The move is expected to generate cost savings to the tune of $20 million on an annual basis. Also, the synergies are anticipated to be realized line from the third quarter of this year. However, IMAX will be incurring certain costs as well pertaining to this measure.

In fact, the company expects to incur approximately $15 million this year through pre-tax restructuring and impairment charges, of which $11 million are projected to be incurred in the current quarter itself. Following its efforts to check expenses, IMAX intends to unveil a detailed guidance pertaining to costs in late July during the second-quarter earnings conference call.

Multiple Headwinds Restricting the Stock

IMAX's stock has been severely affected by the extremely disappointing Memorial Day weekend turnout this year. According to comScore estimates, Memorial Day weekend domestic box office revenue plummeted to its lowest level of $176 million in 18 years.

In fact, this Zacks Rank #4 (Sell) stock has had a disappointing run at the box office over the past few months. Soft box office revenues hurt the company’s top line in the previous quarters. As the struggle continues, the scenario as far as second-quarter 2017 results are concerned seems to be dull for the company.

In view of the above headwinds, it is of little surprise that IMAX has underperformed the Zacks categorized Movie/TV Production/Distribution industry over the last six months. While the industry has gained 6.2%, the stock lost 24.5%.
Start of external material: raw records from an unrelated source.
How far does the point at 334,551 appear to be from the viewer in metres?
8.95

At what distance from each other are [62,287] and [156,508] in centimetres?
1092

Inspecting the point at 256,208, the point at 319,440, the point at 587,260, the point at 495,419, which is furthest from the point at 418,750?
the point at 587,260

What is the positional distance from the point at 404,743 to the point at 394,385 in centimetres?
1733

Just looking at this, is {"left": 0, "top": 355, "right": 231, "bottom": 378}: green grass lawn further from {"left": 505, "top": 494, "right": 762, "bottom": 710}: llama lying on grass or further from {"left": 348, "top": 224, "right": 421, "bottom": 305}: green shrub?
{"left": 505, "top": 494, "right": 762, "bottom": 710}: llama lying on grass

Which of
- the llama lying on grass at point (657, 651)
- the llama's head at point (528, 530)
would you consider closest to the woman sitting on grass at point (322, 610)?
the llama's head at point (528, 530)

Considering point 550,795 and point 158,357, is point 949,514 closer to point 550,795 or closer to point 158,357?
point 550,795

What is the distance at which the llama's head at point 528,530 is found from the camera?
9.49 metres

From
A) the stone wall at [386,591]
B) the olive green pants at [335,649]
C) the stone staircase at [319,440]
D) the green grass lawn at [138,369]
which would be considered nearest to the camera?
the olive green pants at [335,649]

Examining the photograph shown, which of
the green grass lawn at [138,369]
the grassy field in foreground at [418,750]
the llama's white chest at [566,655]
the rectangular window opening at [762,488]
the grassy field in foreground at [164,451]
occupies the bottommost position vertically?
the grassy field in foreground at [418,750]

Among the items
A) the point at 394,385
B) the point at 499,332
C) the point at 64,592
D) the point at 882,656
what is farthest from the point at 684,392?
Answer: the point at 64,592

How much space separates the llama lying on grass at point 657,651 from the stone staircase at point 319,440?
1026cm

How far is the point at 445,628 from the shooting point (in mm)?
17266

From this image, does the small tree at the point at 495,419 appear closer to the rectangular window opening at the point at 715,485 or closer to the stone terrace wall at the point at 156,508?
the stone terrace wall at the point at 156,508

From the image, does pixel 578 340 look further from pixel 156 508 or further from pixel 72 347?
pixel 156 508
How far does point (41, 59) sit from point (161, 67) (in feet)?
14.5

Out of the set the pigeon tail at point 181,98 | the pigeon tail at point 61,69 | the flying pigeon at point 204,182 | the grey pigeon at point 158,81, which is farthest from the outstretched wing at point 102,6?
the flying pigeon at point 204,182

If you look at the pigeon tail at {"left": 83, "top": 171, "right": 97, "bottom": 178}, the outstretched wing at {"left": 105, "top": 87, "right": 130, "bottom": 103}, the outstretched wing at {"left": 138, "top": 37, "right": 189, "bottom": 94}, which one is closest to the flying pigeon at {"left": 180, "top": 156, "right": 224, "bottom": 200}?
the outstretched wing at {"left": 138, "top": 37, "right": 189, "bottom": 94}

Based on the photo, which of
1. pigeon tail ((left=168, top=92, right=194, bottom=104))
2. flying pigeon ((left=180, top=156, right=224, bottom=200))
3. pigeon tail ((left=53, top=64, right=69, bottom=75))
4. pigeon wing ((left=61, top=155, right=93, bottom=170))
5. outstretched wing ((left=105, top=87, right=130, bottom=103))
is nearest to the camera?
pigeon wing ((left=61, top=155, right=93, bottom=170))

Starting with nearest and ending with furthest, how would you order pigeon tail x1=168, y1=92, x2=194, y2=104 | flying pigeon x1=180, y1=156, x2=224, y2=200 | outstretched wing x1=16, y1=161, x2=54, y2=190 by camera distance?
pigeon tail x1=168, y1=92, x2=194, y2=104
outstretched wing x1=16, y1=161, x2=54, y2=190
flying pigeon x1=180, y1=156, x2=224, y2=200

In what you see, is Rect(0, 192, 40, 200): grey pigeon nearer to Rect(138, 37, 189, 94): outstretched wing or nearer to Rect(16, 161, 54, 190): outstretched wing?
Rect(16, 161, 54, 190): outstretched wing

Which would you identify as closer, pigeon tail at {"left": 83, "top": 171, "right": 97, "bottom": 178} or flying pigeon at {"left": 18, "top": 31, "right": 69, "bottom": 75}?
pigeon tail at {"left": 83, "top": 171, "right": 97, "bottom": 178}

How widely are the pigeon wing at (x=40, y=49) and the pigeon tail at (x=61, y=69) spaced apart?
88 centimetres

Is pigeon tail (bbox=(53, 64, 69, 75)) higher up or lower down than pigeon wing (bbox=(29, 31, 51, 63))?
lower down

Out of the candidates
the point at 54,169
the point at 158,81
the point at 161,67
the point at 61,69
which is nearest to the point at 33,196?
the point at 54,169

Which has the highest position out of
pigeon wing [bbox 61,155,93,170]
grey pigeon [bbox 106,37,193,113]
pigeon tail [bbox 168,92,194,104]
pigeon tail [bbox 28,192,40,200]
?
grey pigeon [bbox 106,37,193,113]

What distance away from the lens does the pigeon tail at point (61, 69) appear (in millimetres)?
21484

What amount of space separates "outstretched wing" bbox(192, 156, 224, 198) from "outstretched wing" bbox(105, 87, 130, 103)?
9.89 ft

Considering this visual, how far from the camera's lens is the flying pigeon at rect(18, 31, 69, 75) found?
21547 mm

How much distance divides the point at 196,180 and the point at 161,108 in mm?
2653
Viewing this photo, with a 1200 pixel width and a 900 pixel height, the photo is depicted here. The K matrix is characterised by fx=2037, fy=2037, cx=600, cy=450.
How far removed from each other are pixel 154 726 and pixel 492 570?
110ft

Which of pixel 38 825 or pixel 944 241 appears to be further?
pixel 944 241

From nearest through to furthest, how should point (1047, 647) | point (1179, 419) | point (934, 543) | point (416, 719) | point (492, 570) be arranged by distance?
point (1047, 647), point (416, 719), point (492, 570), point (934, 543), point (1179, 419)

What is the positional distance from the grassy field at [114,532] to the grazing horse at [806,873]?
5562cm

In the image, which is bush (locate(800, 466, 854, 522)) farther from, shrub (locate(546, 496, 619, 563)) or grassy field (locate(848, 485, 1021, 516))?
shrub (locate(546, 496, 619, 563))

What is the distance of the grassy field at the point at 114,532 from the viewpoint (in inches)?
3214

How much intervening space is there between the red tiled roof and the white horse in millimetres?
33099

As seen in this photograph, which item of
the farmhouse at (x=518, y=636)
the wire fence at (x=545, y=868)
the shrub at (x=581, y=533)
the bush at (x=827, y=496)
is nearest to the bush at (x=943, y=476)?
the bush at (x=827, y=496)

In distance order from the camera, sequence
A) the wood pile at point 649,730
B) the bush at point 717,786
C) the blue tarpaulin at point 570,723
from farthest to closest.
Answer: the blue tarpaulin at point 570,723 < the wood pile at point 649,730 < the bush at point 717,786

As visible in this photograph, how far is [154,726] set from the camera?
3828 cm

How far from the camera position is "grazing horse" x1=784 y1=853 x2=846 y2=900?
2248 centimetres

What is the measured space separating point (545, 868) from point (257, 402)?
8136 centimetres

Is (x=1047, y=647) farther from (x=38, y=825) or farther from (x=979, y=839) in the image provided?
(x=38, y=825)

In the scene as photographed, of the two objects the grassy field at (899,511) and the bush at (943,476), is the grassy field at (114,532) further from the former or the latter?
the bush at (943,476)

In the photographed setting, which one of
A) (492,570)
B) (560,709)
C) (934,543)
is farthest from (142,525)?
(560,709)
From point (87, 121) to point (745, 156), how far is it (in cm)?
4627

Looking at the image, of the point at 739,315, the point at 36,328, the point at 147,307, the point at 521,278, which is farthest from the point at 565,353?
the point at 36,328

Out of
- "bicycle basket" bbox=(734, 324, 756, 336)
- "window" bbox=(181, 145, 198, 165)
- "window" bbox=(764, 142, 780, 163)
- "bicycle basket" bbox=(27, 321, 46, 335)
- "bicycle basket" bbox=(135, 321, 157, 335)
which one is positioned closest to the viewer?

Consequently, it is of little surprise that IMAX is aiming to drive its bottom line through cost reduction measures.

New Buyback Announced

With the IMAX stock struggling, the company’s board of directors cleared a shareholder friendly measure aimed at boosting investor confidence in the stock. To this end, it announced a new share repurchase program worth up to $200 million.

The program is anticipated to be completed by Jun 30, 2020 and will replace another $200 million program, which commenced in 2014. Through the existing program, expected to complete shortly, the company is aiming to buy back excess shares worth 6.4 million.

In fact, share repurchases benefit the company’s earnings per share, book value as well as shareholder equity as shares outstanding reduce.

Stocks to Consider

As IMAX performance has been disappointing, investors interested in the broader Consumer Discretionary space may consider some better-ranked stocks like Gray Television (GTN - Free Report) , Marriott International, Inc. (MAR - Free Report) and The Marcus Corporation (MCS - Free Report) . All these three stocks carry a Zacks Rank #1 (Strong Buy). You can see the complete list of today’s Zacks #1 Rank stocks here.

Gray Television has an earnings growth expectation of 6.5% over the next three to five years.

Marriott International has an impressive track record with respect to earnings per share, having outshined the Zacks Consensus Estimate in each of the last four quarters with an average of 5.21%. The company’s expected earnings growth rate for three to five years is 8.8%.

The Marcus Corporation has an earnings growth expectation of 15% over the next three to five years.